Expand dialogue to include issues affecting entire city
There won’t be another neighborhood meeting in the city of Goldsboro until after the first of the year, but that does not mean residents should wait that long if they have something to say to city officials about the future of their neighborhood or their city.
The neighborhood meetings give residents the chance to let officials know where they think the problems are on their block. An equally important task is to let city officials know about some bigger picture issues that might affect more residents, and could impact the future of the community as a whole.
City Manager Joe Huffman and Mayor Al King have said they want to hear from residents, so now is the time to talk to either if there is something about your city that has always bothered you but you have never taken the time to communicate it to someone in a position of authority.
Road conditions, the need for youth recreation opportunities or something as complicated as race relations or economic development are all areas that could be discussed and suggestions made for progress toward a solution.
The future of this community depends not just on the quality of the people who are in City Hall but on the interest of the citizens who live here.
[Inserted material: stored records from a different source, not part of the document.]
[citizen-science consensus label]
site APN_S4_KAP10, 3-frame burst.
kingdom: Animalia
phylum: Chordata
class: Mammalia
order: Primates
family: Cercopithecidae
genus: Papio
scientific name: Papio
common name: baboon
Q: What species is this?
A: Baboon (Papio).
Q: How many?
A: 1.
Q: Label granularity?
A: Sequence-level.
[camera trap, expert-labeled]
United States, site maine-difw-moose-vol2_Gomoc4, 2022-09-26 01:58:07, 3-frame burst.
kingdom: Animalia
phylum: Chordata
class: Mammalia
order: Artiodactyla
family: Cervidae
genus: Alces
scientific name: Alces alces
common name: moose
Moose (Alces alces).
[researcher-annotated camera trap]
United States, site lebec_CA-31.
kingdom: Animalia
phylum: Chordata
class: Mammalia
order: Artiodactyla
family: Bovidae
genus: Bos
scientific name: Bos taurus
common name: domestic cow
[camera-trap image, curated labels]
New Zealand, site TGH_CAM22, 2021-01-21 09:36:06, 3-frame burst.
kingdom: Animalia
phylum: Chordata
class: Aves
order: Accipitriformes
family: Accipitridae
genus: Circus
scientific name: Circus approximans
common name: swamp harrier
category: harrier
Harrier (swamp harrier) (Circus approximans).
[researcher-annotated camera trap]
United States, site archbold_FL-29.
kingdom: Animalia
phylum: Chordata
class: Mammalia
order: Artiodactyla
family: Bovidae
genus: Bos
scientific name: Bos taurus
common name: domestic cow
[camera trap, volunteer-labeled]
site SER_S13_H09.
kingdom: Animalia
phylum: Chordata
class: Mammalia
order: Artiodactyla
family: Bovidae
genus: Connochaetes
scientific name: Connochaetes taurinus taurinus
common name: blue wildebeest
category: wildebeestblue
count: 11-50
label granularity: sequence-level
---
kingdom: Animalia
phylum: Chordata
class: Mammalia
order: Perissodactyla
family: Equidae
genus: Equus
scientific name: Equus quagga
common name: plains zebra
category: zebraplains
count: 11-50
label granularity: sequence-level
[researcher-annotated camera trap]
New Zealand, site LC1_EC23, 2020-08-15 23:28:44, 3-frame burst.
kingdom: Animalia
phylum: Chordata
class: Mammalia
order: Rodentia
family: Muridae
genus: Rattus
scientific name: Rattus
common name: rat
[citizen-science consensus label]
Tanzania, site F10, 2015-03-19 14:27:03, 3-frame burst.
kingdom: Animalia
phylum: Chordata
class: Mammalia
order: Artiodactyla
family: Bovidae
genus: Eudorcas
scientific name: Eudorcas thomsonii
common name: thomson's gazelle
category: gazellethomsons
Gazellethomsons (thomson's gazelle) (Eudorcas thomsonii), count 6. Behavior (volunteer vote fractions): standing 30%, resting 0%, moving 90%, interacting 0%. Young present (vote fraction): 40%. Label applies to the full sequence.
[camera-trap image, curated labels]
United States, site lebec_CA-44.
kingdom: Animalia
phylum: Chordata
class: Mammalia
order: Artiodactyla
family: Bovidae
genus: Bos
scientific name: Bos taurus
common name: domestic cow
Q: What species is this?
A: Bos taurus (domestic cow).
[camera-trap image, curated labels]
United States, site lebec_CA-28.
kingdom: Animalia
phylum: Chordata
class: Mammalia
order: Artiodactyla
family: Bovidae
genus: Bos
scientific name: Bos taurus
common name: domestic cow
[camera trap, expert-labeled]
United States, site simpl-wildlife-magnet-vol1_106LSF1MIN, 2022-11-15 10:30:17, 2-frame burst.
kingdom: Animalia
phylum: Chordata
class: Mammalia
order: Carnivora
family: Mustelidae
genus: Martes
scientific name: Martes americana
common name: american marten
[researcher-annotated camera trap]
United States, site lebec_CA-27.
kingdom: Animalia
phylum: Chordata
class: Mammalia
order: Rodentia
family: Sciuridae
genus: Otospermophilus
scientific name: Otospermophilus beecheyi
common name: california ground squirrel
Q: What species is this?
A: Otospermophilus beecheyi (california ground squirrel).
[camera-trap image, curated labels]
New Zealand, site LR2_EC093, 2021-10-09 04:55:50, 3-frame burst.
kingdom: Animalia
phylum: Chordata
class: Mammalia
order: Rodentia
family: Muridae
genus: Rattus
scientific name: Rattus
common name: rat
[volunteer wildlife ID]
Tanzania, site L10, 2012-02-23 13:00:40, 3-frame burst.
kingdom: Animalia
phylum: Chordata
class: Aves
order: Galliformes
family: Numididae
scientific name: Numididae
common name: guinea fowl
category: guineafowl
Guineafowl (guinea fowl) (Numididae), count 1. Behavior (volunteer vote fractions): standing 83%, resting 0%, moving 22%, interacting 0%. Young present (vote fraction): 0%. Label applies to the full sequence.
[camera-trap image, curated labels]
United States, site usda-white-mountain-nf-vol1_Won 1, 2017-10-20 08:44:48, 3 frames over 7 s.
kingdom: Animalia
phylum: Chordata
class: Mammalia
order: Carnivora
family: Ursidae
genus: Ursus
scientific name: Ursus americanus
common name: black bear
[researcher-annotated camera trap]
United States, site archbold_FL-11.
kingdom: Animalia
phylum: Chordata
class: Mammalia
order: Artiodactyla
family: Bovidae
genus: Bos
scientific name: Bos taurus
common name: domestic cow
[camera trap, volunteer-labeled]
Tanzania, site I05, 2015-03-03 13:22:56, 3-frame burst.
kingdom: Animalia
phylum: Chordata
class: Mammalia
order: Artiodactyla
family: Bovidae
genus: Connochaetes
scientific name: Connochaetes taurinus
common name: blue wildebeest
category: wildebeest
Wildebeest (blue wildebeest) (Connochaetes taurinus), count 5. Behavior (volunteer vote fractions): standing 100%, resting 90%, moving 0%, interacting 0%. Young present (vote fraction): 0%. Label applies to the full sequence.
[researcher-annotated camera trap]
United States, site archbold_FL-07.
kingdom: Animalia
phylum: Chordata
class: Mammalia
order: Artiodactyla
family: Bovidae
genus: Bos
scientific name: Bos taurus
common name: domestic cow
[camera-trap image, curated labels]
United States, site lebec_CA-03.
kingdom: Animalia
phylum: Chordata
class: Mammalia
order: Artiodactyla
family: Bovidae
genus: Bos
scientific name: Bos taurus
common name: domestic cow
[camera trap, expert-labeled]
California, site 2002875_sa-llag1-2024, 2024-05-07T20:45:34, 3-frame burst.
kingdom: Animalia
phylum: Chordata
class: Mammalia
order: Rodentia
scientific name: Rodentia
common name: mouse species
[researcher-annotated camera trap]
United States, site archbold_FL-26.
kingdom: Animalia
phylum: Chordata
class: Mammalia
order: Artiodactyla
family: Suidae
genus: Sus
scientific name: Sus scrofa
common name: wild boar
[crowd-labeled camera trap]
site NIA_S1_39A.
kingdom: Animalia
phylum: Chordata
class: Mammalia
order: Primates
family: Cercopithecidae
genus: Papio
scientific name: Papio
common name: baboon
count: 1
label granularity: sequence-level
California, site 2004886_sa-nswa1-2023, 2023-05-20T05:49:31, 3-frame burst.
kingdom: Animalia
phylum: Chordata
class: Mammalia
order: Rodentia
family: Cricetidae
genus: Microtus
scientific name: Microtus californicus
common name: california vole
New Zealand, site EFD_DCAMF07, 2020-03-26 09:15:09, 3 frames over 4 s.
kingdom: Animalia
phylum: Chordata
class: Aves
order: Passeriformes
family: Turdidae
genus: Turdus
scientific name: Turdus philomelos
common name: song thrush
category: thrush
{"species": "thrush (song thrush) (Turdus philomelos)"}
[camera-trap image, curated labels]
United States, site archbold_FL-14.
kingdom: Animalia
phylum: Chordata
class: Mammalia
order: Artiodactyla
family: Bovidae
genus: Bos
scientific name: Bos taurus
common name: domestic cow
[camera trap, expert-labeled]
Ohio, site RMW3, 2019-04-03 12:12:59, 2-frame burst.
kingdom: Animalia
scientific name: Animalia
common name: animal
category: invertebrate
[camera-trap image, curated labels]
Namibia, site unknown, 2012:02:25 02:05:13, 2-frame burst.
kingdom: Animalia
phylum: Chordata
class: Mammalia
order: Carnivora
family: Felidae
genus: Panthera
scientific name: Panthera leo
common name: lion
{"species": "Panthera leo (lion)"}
An open dialogue and the willingness to talk about issues of all sorts are what will make this community strong.
The neighborhood meetings are a good start. They have opened the door to better communication between city leaders and residents.
Now it is time to take them one step further and talk as a community about the future, the challenges and the path we all want to take to make sure Goldsboro remains a thriving, growing place to raise a family.
This community’s health and welfare is not just the mayor’s job. It is everyone’s responsibility.